Zur Seite gehn, zu Zeiten, wo bist du, Licht?

Wohl ist das Herz wach, doch mir zürnt, mich

Hemmt die erstaunende Nacht nun immer.

 

Sonst nämlich folgt' ich Kräutern des Wald's und lauscht'

Ein weiches Wild am Hügel; und nie umsonst.

Nie täuschten, auch nicht einmal deine

Vögel; denn allzubereit fast kamst du,

 

So Füllen oder Garten dir labend ward

Rathschlagend, Herzens wegen; wo bist du, Licht?

Das Herz ist wieder wach, doch herzlos

Zieht die gewaltige Nacht mich immer.

 

Ich war's wohl. Und von Krokus und Thymian

Und Korn gab mir die Erde den ersten Straus.

Und bei der Sterne Kühle lernt' ich,

Aber das Nennbare nur.
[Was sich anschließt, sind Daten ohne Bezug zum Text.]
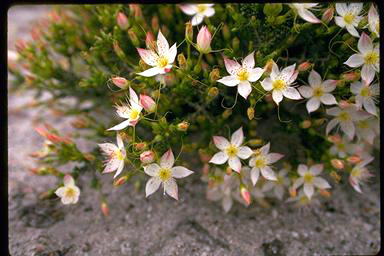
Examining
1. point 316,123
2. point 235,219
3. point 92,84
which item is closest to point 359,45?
point 316,123

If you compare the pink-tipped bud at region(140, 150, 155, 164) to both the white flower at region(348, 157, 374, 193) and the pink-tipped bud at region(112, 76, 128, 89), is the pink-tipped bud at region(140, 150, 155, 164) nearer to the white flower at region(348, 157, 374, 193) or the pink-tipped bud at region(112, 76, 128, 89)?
the pink-tipped bud at region(112, 76, 128, 89)

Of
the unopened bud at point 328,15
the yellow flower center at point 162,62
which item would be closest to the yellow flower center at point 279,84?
the unopened bud at point 328,15

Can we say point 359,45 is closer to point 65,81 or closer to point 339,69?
point 339,69

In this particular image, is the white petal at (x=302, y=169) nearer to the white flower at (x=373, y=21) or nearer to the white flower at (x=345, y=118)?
the white flower at (x=345, y=118)

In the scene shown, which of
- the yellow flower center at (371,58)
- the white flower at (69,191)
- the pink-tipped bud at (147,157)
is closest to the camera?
the pink-tipped bud at (147,157)

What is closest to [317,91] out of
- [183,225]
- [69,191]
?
[183,225]
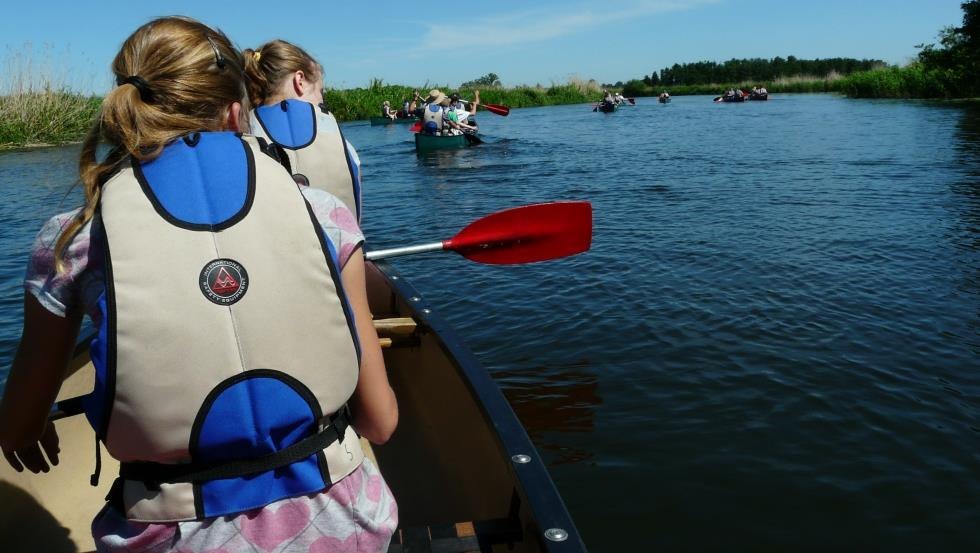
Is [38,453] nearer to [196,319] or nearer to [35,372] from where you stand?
[35,372]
Und bei mir

 

Das wilde Feld entzaubernd, das traur'ge, zog

Der Halbgott, Zevs Knecht, ein, der gerade Mann;

Nun sitz' ich still allein, von einer

Stunde zur anderen, und Gestalten

 

Aus frischer Erd' und Wolken der Liebe schafft,

Weil Gift ist zwischen uns, mein Gedanke nun;

Und ferne lausch' ich hin, ob nicht ein

Freundlicher Retter vielleicht mir komme.

 

Dann hör' ich oft den Wagen des Donnerers

Am Mittag, wenn er naht, der bekannteste,

Wenn ihm das Haus bebt und der Boden

Reiniget sich, und die Quaal Echo wird.

 

Den Retter hör' ich dann in der Nacht, ich hör'

Ihn tödtend, den Befreier, und d'runten voll

Von üpp'gem Kraut, als in Gesichten,

Schau ich die Erd', ein gewaltig Feuer;

 

Die Tage aber wechseln, wenn einer dann

Zusiehet denen, lieblich und bös', ein Schmerz,

Wenn einer zweigestalt ist, und es

Kennet kein einziger nicht das Beste;

 

Das aber ist der Stachel des Gottes; nie

Kann einer lieben göttliches Unrecht sonst.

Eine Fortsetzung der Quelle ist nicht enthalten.